Large-Scale Agentic RL Infrastructure:

• Reliable High-Throughput Code Environment: Handles up to 45,000 concurrent tool calls with average feedback latency of 0.3 seconds.
• Load-Balanced Rollout Scheduler: Optimizes computational utilization by dynamically allocating rollout requests based on available KV cache capacity across GPUs.

Training Recipe:

• Non-Reasoning Cold Start for SFT: The training begins with SFT focused solely on general instruction following, coding tool usage, and formatting, without explicitly enhancing reasoning. This aims to avoid SFT overfitting and keeps initial average responses short, allowing RL to cultivate reasoning effectively.
• Multi-Stage RL Training: GRPO-RoC is applied in multiple stages, gradually increasing task difficulty and maximum training length.

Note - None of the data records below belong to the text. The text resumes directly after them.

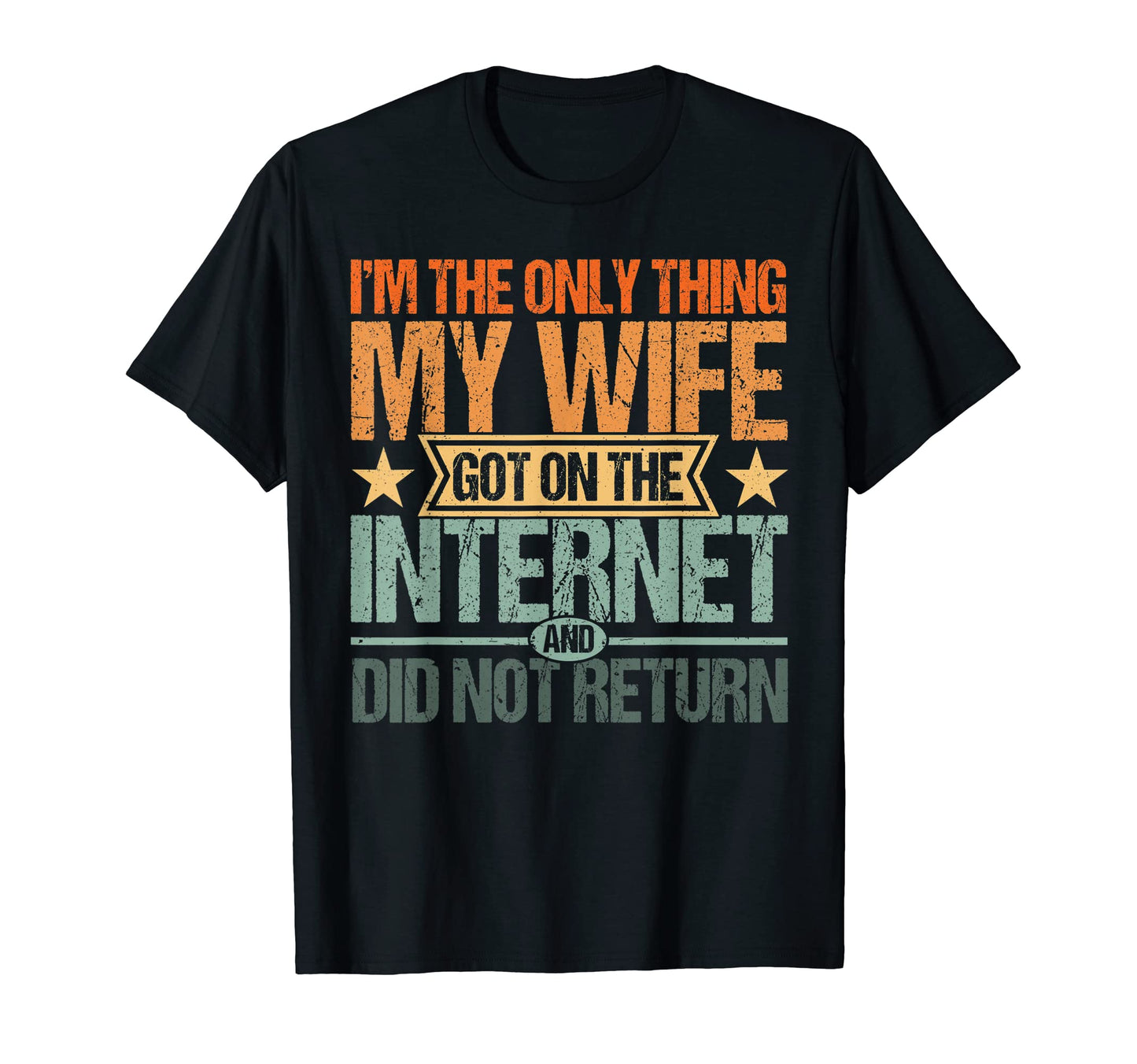 Mens Im Only Thing My Wife Got T-Shirt - Streetwear Style for Adults - T-Shirt, Sweatshirt, Hoodie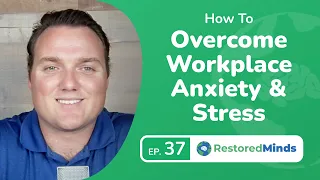 How to Overcome Workplace Anxiety and Stress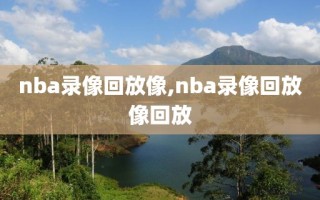 nba录像回放像,nba录像回放像回放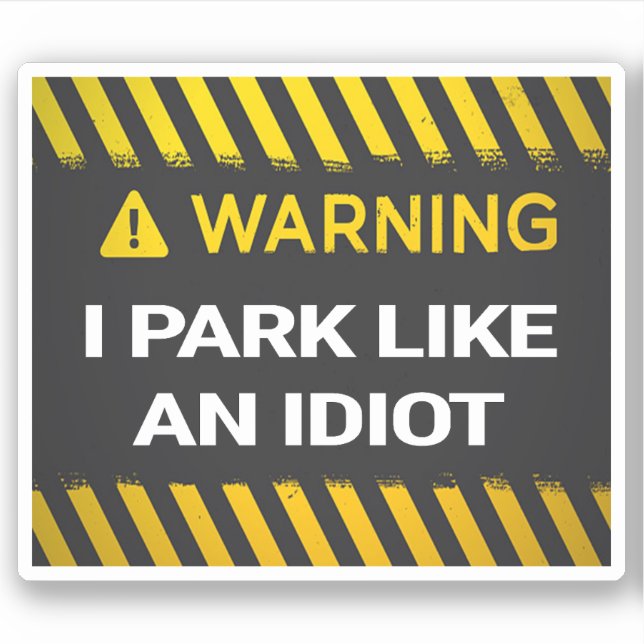 Warning I Park Like An Idiot (Front)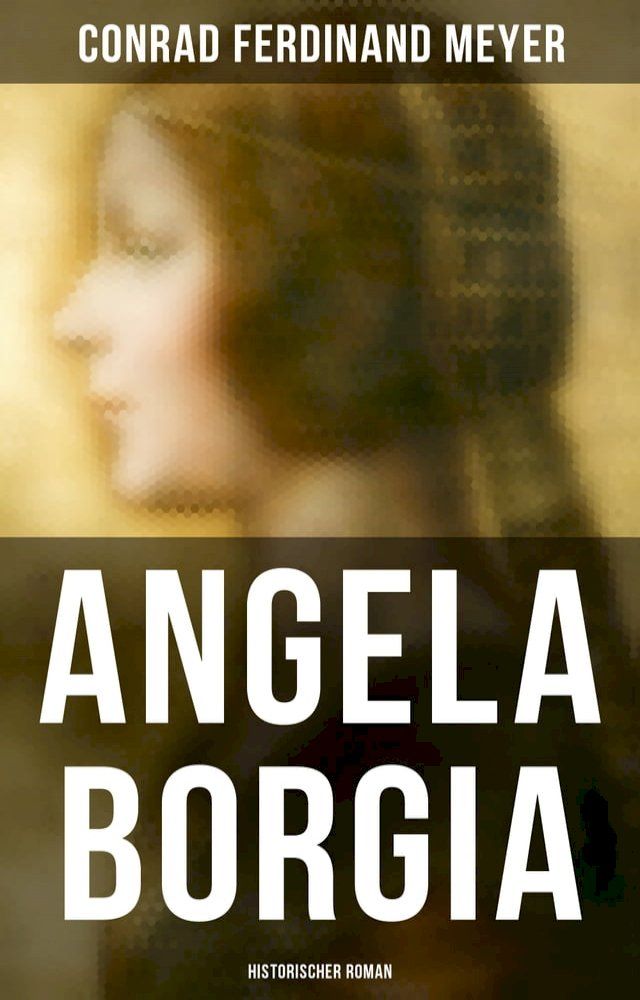  Angela Borgia: Historischer Roman(Kobo/電子書)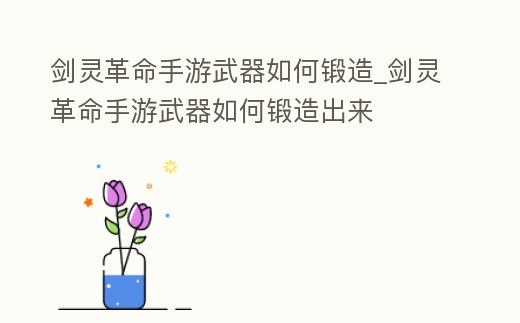 劍靈革命手游武器如何鍛造_劍靈革命手游武器如何鍛造出來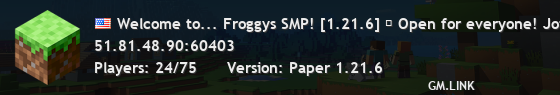 Welcome to... Froggys SMP! [1.21.6] ♡ Open for everyone! Join us 🎃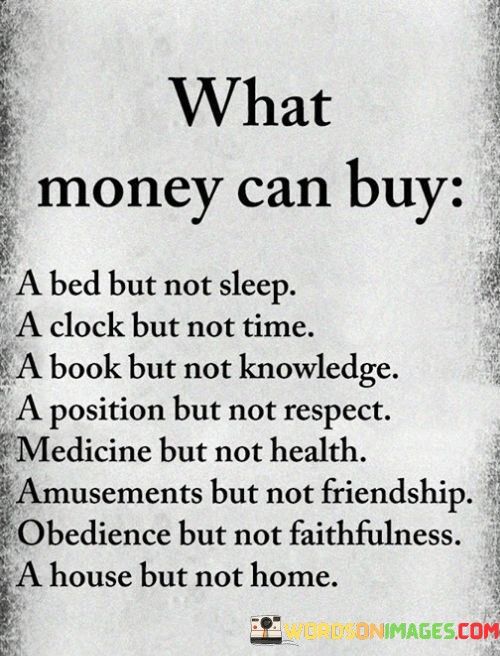 What-Money-Can-Buy-A-Bed-But-Not-Sleep-Quotes.jpeg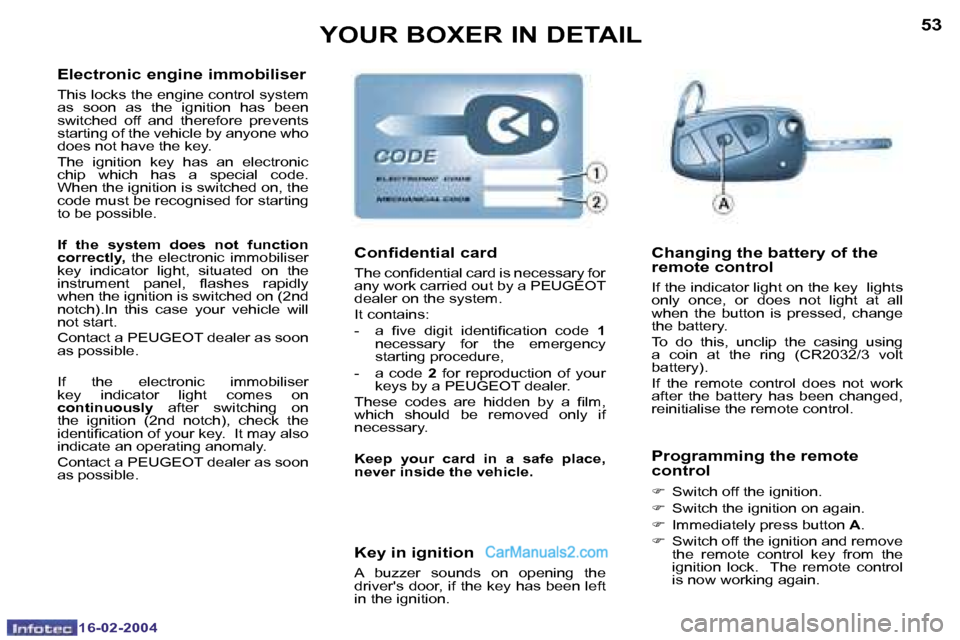 Peugeot Boxer 2004  Owners Manual �1�6�-�0�2�-�2�0�0�4�1�6�-�0�2�-�2�0�0�4
�5�2�5�3�Y�O�U�R� �B�O�X�E�R� �I�N� �D�E�T�A�I�L
�E�l�e�c�t�r�o�n�i�c� �e�n�g�i�n�e� �i�m�m�o�b�i�l�i�s�e�r
�T�h�i�s� �l�o�c�k�s� �t�h�e� �e�n�g�i�n�e� �c�o�n�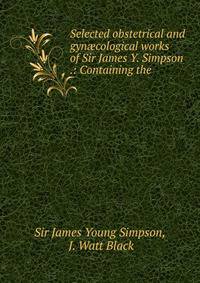 Selected obstetrical and gyn?cological works of Sir James Y. Simpson .: Containing the .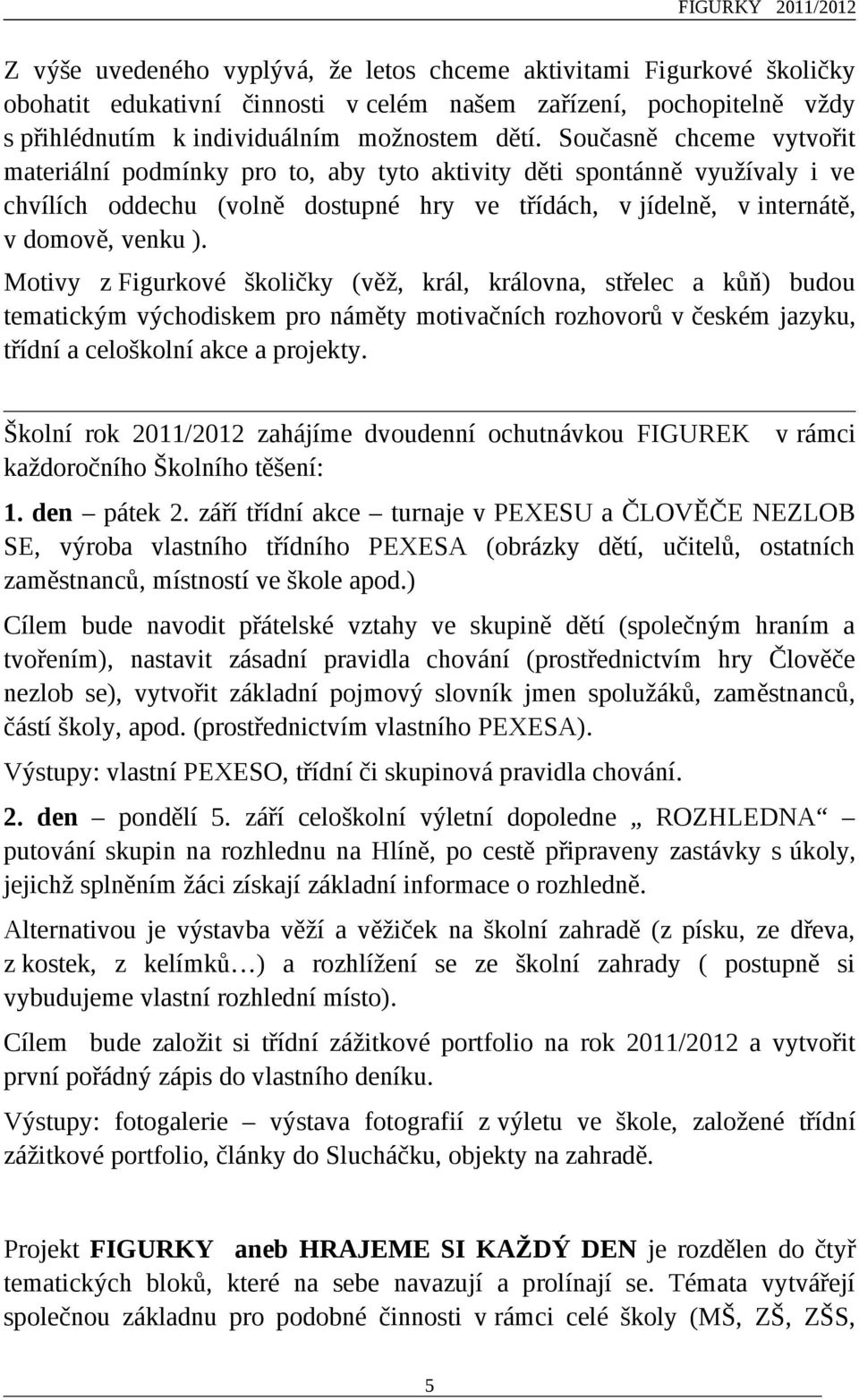 Motivy z Figurkové školičky (věž, král, královna, střelec a kůň) budou tematickým východiskem pro náměty motivačních rozhovorů v českém jazyku, třídní a celoškolní akce a projekty.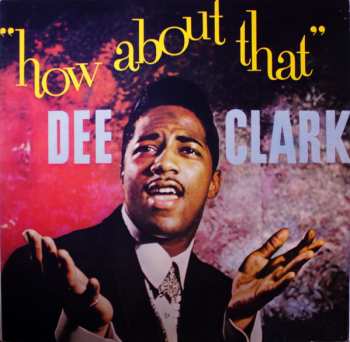 LP Dee Clark: How About That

Each stage uses shorter rollout lengths (8K-12K) to encourage efficient reasoning strategies, unlike prior methods that scale rollouts to 16K-48K.

Results:
rStar2-Agent-14B achieves state-of-the-art math reasoning performance in only 510 RL steps within one week. On AIME24, it scores 80.6%, surpassing DeepSeek-R1 (671B), OpenAI o3-mini (medium), and Claude-Opus-4.0. It also shows strong generalization to scientific reasoning and agentic tool-use tasks beyond mathematics.